### Requirement
Retype the rows that follow word for word, from the first line down through the line that contains "2.95 metres", and stop there.

— Start of Given records —

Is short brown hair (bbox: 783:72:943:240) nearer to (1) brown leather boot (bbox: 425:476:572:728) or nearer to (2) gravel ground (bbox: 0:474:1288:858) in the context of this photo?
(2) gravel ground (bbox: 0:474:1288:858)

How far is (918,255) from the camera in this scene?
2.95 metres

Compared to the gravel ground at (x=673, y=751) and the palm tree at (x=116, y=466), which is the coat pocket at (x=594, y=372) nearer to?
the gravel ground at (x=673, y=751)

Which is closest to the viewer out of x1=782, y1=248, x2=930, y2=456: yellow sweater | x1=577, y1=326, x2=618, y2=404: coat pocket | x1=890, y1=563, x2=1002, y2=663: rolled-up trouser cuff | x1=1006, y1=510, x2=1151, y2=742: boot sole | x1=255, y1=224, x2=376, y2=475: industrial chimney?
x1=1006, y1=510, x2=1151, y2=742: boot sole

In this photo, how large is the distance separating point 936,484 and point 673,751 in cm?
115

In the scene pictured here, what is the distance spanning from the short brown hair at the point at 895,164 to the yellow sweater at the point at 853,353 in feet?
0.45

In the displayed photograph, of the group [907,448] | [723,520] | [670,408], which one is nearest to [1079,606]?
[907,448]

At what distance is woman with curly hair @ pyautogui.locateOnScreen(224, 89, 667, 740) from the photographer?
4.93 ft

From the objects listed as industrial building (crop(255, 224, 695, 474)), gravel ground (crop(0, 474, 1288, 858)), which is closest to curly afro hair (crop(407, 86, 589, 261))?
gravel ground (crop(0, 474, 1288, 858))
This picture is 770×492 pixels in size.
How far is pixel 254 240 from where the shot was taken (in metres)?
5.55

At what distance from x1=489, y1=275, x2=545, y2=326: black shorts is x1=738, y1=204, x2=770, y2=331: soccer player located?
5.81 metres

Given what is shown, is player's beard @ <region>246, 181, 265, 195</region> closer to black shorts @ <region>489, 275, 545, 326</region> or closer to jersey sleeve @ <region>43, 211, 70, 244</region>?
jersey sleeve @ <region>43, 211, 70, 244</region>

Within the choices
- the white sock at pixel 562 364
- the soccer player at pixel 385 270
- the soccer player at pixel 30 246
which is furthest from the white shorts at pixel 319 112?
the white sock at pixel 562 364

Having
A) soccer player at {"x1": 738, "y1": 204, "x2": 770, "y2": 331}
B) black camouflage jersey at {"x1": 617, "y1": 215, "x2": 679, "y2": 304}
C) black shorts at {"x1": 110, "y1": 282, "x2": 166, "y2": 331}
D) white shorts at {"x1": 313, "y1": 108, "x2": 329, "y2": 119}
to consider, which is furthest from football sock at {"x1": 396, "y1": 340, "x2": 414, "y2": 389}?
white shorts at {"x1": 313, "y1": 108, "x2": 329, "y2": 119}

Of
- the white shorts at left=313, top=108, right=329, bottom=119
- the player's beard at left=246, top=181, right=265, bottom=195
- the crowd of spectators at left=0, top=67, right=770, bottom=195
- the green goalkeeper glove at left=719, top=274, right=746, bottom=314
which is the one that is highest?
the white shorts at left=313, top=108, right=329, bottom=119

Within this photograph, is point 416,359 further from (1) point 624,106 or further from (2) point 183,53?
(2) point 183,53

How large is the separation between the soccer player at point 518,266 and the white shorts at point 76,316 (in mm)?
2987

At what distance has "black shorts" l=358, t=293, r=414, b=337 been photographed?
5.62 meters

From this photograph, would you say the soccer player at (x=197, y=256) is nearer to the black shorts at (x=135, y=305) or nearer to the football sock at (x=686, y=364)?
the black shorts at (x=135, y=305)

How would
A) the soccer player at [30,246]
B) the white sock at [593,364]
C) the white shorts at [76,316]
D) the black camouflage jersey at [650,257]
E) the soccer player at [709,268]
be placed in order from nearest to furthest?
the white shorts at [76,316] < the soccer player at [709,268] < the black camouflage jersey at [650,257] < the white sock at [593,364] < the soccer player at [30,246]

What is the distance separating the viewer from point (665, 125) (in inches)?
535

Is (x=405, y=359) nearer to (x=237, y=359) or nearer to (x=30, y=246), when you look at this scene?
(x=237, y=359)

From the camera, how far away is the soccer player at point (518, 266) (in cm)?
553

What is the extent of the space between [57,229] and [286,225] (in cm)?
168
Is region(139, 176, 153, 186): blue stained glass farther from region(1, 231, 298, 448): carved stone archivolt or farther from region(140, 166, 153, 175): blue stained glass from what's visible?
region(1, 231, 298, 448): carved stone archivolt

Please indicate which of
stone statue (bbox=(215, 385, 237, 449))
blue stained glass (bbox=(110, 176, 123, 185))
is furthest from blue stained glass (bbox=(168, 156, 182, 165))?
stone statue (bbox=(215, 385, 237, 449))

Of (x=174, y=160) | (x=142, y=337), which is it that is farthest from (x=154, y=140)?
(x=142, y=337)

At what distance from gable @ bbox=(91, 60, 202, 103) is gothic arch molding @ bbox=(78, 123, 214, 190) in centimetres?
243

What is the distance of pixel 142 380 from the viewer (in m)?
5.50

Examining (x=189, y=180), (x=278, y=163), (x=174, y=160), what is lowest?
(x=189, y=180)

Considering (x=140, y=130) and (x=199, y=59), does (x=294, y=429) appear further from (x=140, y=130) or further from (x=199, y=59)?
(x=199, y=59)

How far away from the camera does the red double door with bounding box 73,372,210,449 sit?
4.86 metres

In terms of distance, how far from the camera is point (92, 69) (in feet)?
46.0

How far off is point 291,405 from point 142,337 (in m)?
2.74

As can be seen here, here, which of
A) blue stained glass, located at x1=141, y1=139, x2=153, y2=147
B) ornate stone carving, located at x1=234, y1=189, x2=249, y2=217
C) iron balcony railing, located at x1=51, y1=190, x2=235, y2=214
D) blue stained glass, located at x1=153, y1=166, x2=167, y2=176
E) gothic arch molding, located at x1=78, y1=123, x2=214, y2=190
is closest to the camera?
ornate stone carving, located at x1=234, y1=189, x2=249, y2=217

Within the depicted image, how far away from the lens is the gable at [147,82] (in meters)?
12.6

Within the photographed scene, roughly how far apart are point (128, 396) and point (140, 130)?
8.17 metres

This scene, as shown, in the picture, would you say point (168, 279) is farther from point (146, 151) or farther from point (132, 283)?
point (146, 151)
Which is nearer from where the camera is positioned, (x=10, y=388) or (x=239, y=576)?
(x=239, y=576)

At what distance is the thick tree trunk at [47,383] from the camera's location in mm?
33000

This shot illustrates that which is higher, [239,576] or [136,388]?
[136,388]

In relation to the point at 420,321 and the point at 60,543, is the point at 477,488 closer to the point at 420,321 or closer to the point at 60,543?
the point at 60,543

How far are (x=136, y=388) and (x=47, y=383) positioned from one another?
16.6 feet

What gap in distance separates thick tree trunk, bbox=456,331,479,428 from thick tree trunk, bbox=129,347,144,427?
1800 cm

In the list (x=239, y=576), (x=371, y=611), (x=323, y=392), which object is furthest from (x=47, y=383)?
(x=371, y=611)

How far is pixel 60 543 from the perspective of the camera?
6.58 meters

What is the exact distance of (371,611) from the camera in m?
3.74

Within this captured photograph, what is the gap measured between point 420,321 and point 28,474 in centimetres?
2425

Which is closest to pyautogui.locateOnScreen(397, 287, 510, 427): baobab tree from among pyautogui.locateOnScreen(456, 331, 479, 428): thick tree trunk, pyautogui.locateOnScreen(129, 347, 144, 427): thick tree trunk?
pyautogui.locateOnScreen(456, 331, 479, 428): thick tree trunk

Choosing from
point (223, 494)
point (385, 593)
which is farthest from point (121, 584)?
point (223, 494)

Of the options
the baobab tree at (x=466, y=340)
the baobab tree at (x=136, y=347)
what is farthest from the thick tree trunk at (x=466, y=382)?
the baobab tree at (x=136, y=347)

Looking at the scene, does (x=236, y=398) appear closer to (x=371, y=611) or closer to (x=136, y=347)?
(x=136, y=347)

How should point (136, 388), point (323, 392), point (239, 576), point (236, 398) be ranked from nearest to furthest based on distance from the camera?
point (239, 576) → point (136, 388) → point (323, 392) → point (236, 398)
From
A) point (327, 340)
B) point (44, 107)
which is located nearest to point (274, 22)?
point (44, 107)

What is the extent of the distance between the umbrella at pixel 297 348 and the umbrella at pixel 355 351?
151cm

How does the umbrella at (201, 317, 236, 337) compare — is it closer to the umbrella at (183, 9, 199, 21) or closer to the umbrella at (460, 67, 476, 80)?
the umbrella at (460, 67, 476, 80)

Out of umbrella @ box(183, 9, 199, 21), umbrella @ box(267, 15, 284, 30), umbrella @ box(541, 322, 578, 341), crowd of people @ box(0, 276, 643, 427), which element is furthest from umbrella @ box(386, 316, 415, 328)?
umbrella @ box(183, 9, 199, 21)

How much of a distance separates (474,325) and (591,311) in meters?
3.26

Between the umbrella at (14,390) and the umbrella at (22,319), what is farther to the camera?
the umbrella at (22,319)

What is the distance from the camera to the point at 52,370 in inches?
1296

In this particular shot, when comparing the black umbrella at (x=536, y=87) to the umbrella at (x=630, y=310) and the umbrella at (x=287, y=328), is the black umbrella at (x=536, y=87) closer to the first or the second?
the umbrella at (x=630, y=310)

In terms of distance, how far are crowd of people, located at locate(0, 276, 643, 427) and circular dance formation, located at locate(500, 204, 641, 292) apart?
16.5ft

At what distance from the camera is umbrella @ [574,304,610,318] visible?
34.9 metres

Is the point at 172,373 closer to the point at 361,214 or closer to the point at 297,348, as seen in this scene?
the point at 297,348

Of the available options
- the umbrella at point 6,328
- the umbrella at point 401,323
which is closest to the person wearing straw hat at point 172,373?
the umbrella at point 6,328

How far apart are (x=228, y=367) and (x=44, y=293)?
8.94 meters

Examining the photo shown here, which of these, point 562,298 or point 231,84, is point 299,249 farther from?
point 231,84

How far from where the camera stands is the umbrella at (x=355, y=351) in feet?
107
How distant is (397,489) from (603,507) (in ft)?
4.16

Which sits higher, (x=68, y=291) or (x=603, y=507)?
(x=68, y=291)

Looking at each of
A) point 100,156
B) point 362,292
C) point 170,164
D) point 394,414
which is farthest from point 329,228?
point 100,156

— End of Given records —

### Exercise answer
Is short brown hair (bbox: 783:72:943:240) nearer to (1) brown leather boot (bbox: 425:476:572:728) or nearer to (2) gravel ground (bbox: 0:474:1288:858) in the context of this photo?
(2) gravel ground (bbox: 0:474:1288:858)

How far is (918,255) from the camera in this scene?
2.95 metres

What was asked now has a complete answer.